Do lado uruguaio, os trabalhos de Nicolás Duffau e Pablo Ferreira propõem “novos enfoques” sobre a ocupação luso-brasileira e seus efeitos na Província Oriental19. Tradicionalmente, a historiografia uruguaia tratou o período 1817-1830 como um interregno incômodo, uma fase de transição entre a queda do artiguismo e a independência. Contra essa leitura, Duffau e Ferreira revalorizam o período, apresentando-o como decisivo para a formação da sociedade uruguaia. Os autores destacam que a ocupação luso-brasileira e a posterior Guerra da Cisplatina tiveram impactos profundos em três níveis. Primeiro, sobre as elites locais, que precisaram redefinir alianças em um cenário marcado pela presença de Lecor e pela disputa entre Rio de Janeiro e Buenos Aires. Parte dessas elites apoiou a integração ao Brasil, buscando preservar seus privilégios, enquanto outra parte via na união às Províncias Unidas a possibilidade de maior autonomia política. Segundo, sobre os setores populares, que herdaram o legado do artiguismo. A resistência a Lecor e às tropas luso-brasileiras expressava tanto uma rejeição à ocupação quanto a persistência de um projeto igualitário e federalista, ainda que fragmentado e em declínio após 1820. Terceiro, Duffau e Ferreira trazem à tona os efeitos da guerra sobre os escravizados e os indígenas. Embora marginalizados nas narrativas tradicionais, esses grupos tiveram participação ativa nas disputas, seja como soldados forçados, seja como comunidades impactadas pelo deslocamento populacional, pela violência e pela reconfiguração das relações de trabalho. A guerra, assim, não foi apenas uma luta entre exércitos formais, mas uma experiência social que remodelou profundamente o tecido da Província Oriental.
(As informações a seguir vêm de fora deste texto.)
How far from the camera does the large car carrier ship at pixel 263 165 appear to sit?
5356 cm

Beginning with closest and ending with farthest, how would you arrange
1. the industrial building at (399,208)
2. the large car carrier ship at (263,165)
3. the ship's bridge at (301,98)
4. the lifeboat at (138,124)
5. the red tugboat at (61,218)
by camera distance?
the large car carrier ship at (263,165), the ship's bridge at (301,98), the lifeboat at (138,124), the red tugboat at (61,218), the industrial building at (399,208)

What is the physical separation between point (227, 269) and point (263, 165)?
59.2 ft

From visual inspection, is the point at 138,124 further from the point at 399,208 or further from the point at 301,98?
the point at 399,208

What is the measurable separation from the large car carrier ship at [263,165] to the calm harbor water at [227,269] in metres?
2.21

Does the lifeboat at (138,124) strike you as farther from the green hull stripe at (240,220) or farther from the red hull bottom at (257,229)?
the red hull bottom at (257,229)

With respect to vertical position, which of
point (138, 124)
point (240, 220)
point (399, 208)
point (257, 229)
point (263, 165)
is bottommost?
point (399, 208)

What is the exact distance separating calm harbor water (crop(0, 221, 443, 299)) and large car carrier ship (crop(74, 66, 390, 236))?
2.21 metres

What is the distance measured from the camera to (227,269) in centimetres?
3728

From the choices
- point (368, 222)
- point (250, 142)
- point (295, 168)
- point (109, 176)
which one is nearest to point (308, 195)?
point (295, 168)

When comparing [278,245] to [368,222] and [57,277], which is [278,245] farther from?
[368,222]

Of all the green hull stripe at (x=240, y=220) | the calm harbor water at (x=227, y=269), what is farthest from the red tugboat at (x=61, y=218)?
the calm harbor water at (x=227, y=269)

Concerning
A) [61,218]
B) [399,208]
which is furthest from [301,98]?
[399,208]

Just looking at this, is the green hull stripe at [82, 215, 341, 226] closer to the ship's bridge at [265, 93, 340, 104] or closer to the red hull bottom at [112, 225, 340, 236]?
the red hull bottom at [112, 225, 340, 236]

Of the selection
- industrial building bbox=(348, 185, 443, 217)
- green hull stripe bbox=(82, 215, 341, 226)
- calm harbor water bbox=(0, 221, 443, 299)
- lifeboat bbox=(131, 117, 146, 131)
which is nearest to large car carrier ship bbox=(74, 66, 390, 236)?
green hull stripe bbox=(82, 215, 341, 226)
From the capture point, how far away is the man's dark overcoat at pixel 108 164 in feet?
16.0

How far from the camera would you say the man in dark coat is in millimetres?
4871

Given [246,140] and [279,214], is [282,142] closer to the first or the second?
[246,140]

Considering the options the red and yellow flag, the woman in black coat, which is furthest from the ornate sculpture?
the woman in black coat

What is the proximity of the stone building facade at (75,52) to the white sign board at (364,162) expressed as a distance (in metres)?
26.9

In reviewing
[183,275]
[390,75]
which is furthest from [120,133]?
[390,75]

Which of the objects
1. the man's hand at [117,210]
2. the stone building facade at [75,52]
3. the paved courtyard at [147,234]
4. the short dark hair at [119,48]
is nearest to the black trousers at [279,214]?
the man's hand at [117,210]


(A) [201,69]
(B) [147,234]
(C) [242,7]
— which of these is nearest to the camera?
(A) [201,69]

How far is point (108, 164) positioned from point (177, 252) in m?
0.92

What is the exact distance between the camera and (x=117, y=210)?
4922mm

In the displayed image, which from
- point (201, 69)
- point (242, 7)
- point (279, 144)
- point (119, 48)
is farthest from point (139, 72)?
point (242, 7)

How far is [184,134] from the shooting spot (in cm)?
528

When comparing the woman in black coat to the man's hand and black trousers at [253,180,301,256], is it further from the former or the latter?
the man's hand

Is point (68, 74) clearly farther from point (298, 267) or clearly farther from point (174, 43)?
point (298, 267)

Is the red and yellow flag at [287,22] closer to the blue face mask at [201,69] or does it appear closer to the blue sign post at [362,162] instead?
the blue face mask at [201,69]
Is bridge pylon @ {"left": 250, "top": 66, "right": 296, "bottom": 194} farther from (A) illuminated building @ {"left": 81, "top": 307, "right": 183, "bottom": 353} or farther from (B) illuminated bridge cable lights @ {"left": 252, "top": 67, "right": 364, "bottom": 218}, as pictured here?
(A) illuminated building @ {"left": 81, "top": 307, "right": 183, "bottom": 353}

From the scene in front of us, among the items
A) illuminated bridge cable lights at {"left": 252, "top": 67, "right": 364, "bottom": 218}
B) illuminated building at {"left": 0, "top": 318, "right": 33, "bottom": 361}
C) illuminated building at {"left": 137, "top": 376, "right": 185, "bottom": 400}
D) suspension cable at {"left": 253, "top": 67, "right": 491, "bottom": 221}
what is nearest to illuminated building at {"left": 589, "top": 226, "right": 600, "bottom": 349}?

A relevância dessa contribuição reside em inscrever a Guerra da Cisplatina na história social e cultural do Uruguai, mostrando que o processo de independência oriental foi moldado tanto pelas elites quanto pela mobilização de setores subalternos. Dessa forma, os “novos enfoques” aproximam a historiografia uruguaia da brasileira, que também passou a enxergar o conflito como momento de formação social e cultural, e não apenas militar.

A produção recente evidencia uma importante convergência entre a historiografia brasileira e a uruguaia. Em ambos os casos, a guerra é reinterpretada à luz da cultura política, da imprensa e da mobilização social, superando a visão restrita a batalhas e tratados diplomáticos. As diferenças residem na ênfase: no Brasil, o foco recai sobre os impactos da guerra na consolidação do Império, na construção das instituições militares e na formação de uma cultura política imperial20. No Uruguai, a atenção se volta para a experiência social da ocupação, para a resistência artiguista e para a redefinição das identidades coletivas21. Não por acaso, essa aproximação tem encontrado expressão em iniciativas editoriais conjuntas, como o dossiê de bicentenário organizado por Pablo Ferreira e Murillo Dias Winter, que reúne pesquisadores brasileiros e uruguaios em torno de uma leitura transnacional do conflito, atenta à fluidez das identidades e à pluralidade de projetos políticos em disputa no espaço platino22.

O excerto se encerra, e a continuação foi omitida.